▶ [EXCERPT TO READ]
|---|
An honest atheist is a more worthy opponent than all the patronising "of course it's dumb as a description of reality but if you look as it as early sociology..." rationalisations.

If Christianity is not true then I don't care about what kind of record it has at encouraging adaptive behavior and institutions.

That is a value judgment (arguably a very Christian one) you're entitled to make. It's not just a fact.

I don't want to build society on a bedrock of delusions.

I'd prefer a non-deluded, rational secular humanism where we dispense with all superstitions and life is improved in every way by it, as was promised to me by Dawkins and Harris (PBUT) at a formative point in my teens.

But I'm no longer certain that truth and value are the same (especially when it comes to an individual life). And I'm not sure that option is available. What I see in that clip are dueling "delusions", except one has a longer track record of encouraging kids and pro-social behavior.

What I see in that clip are dueling "delusions", except one has a longer track record of encouraging kids and pro-social behavior.

Humanity is not stuck in the ridiculous position of having to choose between the rock of trans-ideology and the hard place of Christianity. Choosing these two specific species of insanity is eliding the fact there are plenty of less insane alternatives.
|---|
▶ [WHAT TO DO]
Render this sentence from the exchange on Christianity and secular humanism in Spanish: "I don't want to build society on a bedrock of delusions."

▶ [DATA PROVIDED]
|---|
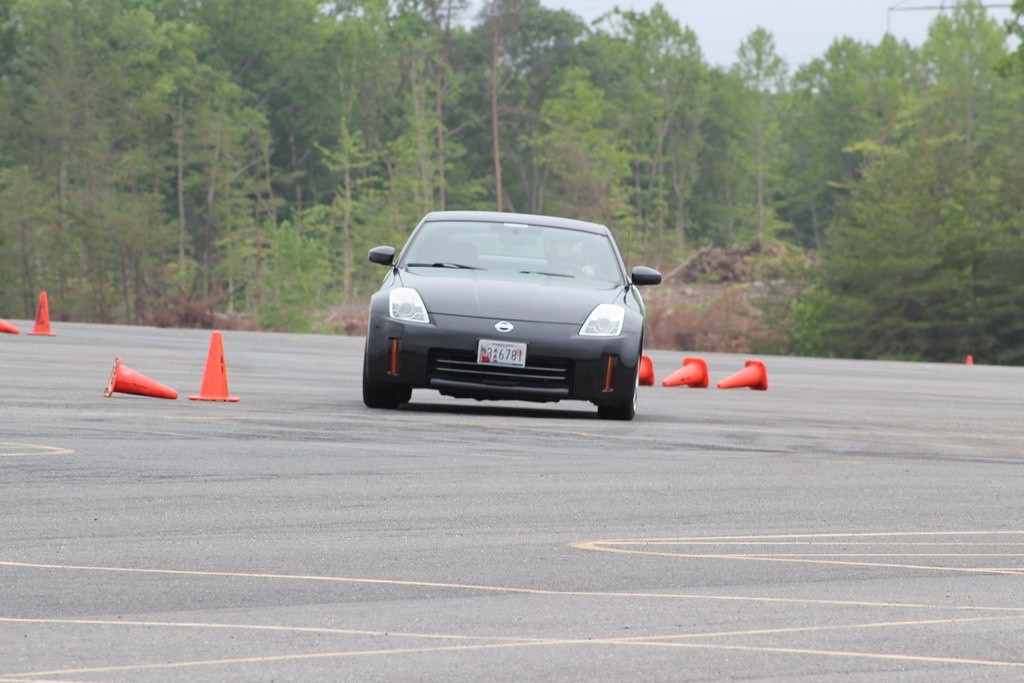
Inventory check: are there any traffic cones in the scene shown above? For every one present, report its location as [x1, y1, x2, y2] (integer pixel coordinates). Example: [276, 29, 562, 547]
|---|
▶ [REPLY]
No quiero construir la sociedad sobre una base de delirios.